METHODS: Postal questionnaires were administered in 2012 to 6559 prostate cancer (ICD10 C61) survivors 2-18 years post-diagnosis, identified through population-based cancer registries in Ireland. HRQoL was measured using QLQ-C30 and QLQ-PR25. HRQoL, functional and symptom scores were compared by primary treatment(s) using multiple linear regression.

RESULTS: Fifty-four percent responded (n = 3348). After controlling for socio-demographic and clinical factors, global HRQoL varied significantly by primary treatment (p < 0.001); compared to radical prostatectomy (RP), survivors who received androgen deprivation therapy alone (ADT; p < 0.001) or external beam radiotherapy (EBRT) without concurrent ADT (p = 0.001) had significantly lower global HRQoL. The global HRQoL of men who received brachytherapy (p = 0.157), EBRT with concurrent ADT (p = 0.940) or active surveillance/watchful waiting (p = 0.388) was not significantly different from men treated with RP. There were statistically and clinically significant differences in general (fatigue, pain, dyspnoea, appetite loss, constipation, diarrhoea, financial difficulties) and disease-specific symptoms (sexual, urinary, bowel, ADT) by primary treatment. Fatigue and insomnia scores were high for survivors in all treatment groups.

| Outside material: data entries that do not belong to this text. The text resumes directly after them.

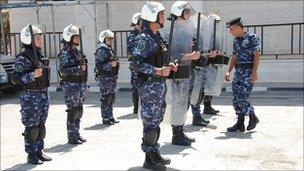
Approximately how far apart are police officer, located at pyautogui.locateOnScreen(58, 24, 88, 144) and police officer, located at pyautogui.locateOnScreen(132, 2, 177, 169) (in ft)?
6.12

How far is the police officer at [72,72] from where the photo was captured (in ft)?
24.7

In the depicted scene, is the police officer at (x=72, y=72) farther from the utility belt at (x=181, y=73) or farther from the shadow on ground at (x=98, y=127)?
the utility belt at (x=181, y=73)

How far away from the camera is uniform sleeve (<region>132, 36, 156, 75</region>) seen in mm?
5820

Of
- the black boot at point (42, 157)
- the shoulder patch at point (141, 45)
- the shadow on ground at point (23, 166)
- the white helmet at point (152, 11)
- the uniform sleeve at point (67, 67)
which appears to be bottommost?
the shadow on ground at point (23, 166)

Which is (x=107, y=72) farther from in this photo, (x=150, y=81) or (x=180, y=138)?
(x=150, y=81)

CONCLUSIONS: Prostate cancer survivors' long-term HRQoL varied with primary treatment.

IMPLICATIONS OF CANCER SURVIVORS: Population-based information regarding statistically and clinically significant treatment effects on long-term global HRQoL, symptom burden and functionality should be provided during treatment decision-making. Screening for symptoms and utilising interventions during long-term follow-up may improve survivors' HRQoL.